# DATA PROVIDED:

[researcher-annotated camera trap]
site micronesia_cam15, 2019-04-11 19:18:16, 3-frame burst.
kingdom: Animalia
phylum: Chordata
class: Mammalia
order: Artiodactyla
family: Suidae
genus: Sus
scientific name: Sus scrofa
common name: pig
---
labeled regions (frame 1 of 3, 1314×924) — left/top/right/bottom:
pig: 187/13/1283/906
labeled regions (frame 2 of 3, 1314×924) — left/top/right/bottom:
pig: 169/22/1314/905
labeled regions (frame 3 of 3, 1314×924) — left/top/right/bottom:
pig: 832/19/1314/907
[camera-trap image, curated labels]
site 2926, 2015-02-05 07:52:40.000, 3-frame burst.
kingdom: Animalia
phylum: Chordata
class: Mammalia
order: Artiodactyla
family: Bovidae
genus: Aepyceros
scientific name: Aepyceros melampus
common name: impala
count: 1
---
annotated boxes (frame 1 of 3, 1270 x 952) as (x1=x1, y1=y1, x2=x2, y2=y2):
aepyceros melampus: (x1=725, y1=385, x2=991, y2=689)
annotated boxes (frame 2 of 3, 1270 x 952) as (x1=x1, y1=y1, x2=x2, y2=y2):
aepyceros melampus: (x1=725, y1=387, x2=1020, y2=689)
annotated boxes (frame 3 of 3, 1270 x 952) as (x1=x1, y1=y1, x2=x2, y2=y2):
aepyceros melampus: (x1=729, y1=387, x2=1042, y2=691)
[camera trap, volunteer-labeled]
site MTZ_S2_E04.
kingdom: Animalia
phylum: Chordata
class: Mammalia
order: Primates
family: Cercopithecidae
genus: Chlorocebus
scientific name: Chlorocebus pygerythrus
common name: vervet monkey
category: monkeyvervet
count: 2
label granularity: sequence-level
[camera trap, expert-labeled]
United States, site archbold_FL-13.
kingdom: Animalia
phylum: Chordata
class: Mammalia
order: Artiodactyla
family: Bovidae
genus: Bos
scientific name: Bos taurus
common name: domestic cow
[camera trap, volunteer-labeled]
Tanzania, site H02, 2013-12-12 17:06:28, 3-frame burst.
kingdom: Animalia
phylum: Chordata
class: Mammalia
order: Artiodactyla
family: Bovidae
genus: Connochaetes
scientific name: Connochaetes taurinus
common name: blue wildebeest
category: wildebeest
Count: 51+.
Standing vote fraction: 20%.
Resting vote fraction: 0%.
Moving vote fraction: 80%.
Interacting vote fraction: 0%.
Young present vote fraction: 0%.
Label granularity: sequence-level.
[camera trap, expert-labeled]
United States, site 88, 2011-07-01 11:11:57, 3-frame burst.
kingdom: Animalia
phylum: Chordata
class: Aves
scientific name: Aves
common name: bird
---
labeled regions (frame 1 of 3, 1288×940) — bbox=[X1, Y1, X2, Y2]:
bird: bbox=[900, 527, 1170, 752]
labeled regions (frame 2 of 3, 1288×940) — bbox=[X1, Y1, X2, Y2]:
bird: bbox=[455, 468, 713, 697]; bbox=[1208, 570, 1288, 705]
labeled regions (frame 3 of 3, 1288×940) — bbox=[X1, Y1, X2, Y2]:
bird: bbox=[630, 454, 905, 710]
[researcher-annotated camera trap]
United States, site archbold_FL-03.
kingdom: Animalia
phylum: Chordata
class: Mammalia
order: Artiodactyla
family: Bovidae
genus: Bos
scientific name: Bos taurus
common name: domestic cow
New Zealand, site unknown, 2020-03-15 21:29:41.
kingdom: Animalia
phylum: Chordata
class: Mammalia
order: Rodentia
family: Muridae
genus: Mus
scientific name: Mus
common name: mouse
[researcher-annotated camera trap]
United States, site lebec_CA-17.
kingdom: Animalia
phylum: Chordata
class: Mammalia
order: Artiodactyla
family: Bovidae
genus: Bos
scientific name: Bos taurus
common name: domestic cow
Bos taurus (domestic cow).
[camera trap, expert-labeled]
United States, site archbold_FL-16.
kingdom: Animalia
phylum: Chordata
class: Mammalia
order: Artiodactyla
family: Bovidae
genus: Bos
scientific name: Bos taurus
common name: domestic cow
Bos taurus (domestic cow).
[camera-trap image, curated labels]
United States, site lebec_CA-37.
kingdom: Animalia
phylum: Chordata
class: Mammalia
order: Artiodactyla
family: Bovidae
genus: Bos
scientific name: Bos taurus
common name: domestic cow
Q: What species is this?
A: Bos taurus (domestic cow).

# EXERCISE DESCRIPTION:
Exactly those lines that run from the start of the listing to the line containing "Interacting vote fraction: 0%." should be output, and no others.

# ANSWER SECTION:
[researcher-annotated camera trap]
site micronesia_cam15, 2019-04-11 19:18:16, 3-frame burst.
kingdom: Animalia
phylum: Chordata
class: Mammalia
order: Artiodactyla
family: Suidae
genus: Sus
scientific name: Sus scrofa
common name: pig
---
labeled regions (frame 1 of 3, 1314×924) — left/top/right/bottom:
pig: 187/13/1283/906
labeled regions (frame 2 of 3, 1314×924) — left/top/right/bottom:
pig: 169/22/1314/905
labeled regions (frame 3 of 3, 1314×924) — left/top/right/bottom:
pig: 832/19/1314/907
[camera-trap image, curated labels]
site 2926, 2015-02-05 07:52:40.000, 3-frame burst.
kingdom: Animalia
phylum: Chordata
class: Mammalia
order: Artiodactyla
family: Bovidae
genus: Aepyceros
scientific name: Aepyceros melampus
common name: impala
count: 1
---
annotated boxes (frame 1 of 3, 1270 x 952) as (x1=x1, y1=y1, x2=x2, y2=y2):
aepyceros melampus: (x1=725, y1=385, x2=991, y2=689)
annotated boxes (frame 2 of 3, 1270 x 952) as (x1=x1, y1=y1, x2=x2, y2=y2):
aepyceros melampus: (x1=725, y1=387, x2=1020, y2=689)
annotated boxes (frame 3 of 3, 1270 x 952) as (x1=x1, y1=y1, x2=x2, y2=y2):
aepyceros melampus: (x1=729, y1=387, x2=1042, y2=691)
[camera trap, volunteer-labeled]
site MTZ_S2_E04.
kingdom: Animalia
phylum: Chordata
class: Mammalia
order: Primates
family: Cercopithecidae
genus: Chlorocebus
scientific name: Chlorocebus pygerythrus
common name: vervet monkey
category: monkeyvervet
count: 2
label granularity: sequence-level
[camera trap, expert-labeled]
United States, site archbold_FL-13.
kingdom: Animalia
phylum: Chordata
class: Mammalia
order: Artiodactyla
family: Bovidae
genus: Bos
scientific name: Bos taurus
common name: domestic cow
[camera trap, volunteer-labeled]
Tanzania, site H02, 2013-12-12 17:06:28, 3-frame burst.
kingdom: Animalia
phylum: Chordata
class: Mammalia
order: Artiodactyla
family: Bovidae
genus: Connochaetes
scientific name: Connochaetes taurinus
common name: blue wildebeest
category: wildebeest
Count: 51+.
Standing vote fraction: 20%.
Resting vote fraction: 0%.
Moving vote fraction: 80%.
Interacting vote fraction: 0%.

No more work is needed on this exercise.